The Call of The Hunt

Vienna Review
May 07, 2012

"I am very sorry. I made a mistake and it will not happen again," were the eleven words the Spanish king Juan Carlos managed to emit by way of an apology. The monarch had come under fire in April for going on a €10,000 a day hunting trip to Botswana, allegedly sponsored by a Syrian businessman close to the Saudi royal family. At the same time, Juan Carlos’ subjects were facing unprecedented social welfare cuts and almost a quarter of them had lost their jobs.

Yet those who think abolishing the monarchy would put an end to exclusive hunting forays with obscure patrons should consider Austria. After almost a century of republicanism, the country’s leaders are less apologetic about their feudal pastimes than the Spanish king.

"I’m a decent person and won’t let myself be criminalised for accepting invitations to hunt," the governor of Tyrol, Günter Platter, insisted when his outings with corporate bosses raised eyebrows in March. The visits of ÖVP-BZÖ era government ministers to the Scottish hunting grounds of the lobbyist Alfons Mendorff-Pouilly have become legendary. "It’s idyllic," raved then-Vice-Chancellor Hubert Gorbach according to the weekly Profil.

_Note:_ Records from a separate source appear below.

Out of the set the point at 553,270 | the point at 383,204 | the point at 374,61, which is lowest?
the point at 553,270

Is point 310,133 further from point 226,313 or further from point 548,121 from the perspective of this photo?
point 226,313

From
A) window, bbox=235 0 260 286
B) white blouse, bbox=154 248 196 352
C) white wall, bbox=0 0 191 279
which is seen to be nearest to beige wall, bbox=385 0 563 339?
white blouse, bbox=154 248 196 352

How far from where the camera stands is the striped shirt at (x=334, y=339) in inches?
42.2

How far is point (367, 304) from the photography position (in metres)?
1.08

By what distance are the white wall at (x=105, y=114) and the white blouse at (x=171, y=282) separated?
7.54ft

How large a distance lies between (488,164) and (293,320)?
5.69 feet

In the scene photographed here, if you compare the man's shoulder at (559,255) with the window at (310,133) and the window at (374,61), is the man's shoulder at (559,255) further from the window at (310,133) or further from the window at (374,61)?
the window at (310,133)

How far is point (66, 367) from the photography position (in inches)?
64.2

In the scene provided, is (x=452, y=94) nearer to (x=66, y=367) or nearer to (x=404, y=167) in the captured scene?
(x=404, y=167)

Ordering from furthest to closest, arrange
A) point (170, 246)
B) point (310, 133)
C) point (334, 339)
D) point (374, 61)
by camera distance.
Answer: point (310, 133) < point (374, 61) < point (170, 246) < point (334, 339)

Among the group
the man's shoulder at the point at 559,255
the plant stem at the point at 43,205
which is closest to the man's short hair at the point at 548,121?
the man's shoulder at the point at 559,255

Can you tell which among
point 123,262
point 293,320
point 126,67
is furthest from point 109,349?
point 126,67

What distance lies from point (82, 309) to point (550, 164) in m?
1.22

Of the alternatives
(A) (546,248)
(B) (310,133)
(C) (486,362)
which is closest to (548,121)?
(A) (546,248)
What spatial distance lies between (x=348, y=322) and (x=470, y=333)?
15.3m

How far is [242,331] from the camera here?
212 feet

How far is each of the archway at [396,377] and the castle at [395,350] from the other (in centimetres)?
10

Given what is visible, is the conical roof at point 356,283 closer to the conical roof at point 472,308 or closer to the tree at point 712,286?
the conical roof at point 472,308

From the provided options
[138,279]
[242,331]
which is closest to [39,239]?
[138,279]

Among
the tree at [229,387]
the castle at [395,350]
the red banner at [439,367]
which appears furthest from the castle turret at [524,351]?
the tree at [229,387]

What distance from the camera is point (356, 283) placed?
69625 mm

The differences between monarchies and democracies can sometimes seem slight: The common epithet for an Austrian state governor is Landesfürst – "prince of the province." And monarchs and politicians seem to have found a common response to globalisation by befriending investors while killing animals together.

Perhaps the old links between Vienna and Madrid could be profitably rekindled in a joint hunting venture?